My Italian-American landlord who lived in Gravesend and a Puerto Rican coworker from Brownsville, native New Yorkers, believed I had an accent. A Colombian Spanish tutor who learned English here also thought I had an British accent like the dental hygienist did. Do people with New York accents think everyone who lacks one sounds British? The dental assistant said, “Everyone has an accent.” I get her point, but we do have something called newscaster English and most characters on TV do not have what I would call accents.

This also makes me wonder about American (i.e. not New York) ears. A sentence spoken by someone Irish, Scottish, Australian, South African one after another would sound different, but I think most Americans hearing one accent alone wouldn’t be able to identify the country. It all sounds “English.” To me, American and Canadian (only marginally different for the most part) English sounds very different (obviously neutral to my ear) from all of those above like it developed on a separate path. But that’s pretty self-centric. I’m wondering if an Australian thinks an American accent is distinguishable from South African or if a South African can hear the difference from Canadian and Irish English?

This also gets at a question I’ve never had answered sufficiently (also, what if you were Mexican and living in Texas when it became a state—were you now an American citizen?) but how did Americans get their accent? In other words, at one point a bunch of British people, pilgrims, whoever, came here and spoke one way and not the way we presently speak. I imagine it’s a case of mixing with French, Germans, etc. for centuries.

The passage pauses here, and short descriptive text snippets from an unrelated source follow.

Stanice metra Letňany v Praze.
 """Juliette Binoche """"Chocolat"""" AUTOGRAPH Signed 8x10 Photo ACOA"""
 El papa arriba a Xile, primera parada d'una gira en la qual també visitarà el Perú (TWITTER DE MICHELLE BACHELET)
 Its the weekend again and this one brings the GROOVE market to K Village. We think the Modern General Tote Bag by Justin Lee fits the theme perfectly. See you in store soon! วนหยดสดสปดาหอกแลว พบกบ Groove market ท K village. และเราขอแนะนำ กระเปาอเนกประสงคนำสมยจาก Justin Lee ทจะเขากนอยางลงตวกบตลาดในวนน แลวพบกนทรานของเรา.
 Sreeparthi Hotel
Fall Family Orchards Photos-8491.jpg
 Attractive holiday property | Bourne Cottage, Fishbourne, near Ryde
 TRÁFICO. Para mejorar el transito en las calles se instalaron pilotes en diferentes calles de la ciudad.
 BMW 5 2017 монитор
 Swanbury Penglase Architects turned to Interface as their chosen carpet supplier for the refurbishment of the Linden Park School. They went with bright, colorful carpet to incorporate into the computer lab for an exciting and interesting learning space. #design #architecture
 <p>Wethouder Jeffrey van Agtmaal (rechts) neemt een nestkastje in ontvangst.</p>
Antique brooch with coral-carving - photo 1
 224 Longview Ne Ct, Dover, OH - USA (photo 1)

I know I’ve had Australian and English readers over the years. If you’re still around, do let me know if you lump all other English speakers together and if the American/Canadian accent only sounds flat to North Americans?

10 thoughts on “Losing Your Accent

  1. I’ll throw an opinion out there from our household – English speakers have pretty easy to spot accents except for the dreaded American/Canadian or Australian/New Zealand confusion. Your brother-in-law, as a native Englander, says he’s only certain someone is American, not Canadian, if they have a strong regional accent.
    But Americans always ask him if he’s Australian because they can’t fathom English people don’t all sound like Hugh Grant.
    Then again, when I lived in England I was asked what part of Wales I was from by two Welshmen.
    I don’t feel like I’m helping you establish clarity.

  2. Melissa: That is not helpful! I’ve never come to terms with the phrase brother-in-law (so official) and always forget that I actually have one. What you might ask him is if an Australian, South African and American accent all sound similar or if the American one is different from the other two. I’m guessing the American one only seems different to me because it seems normal/standard.

    Rick: Vincent Price brings up a whole other issue, which is pre-1950s American acting accents. Why did they have that British affectation?

    There was a sci-fi show maybe five years ago called Threshold and the character played by Peter Dinklage, the indie little person actor, was an expert in micro-accents. That amused for some reason…and then it was canceled.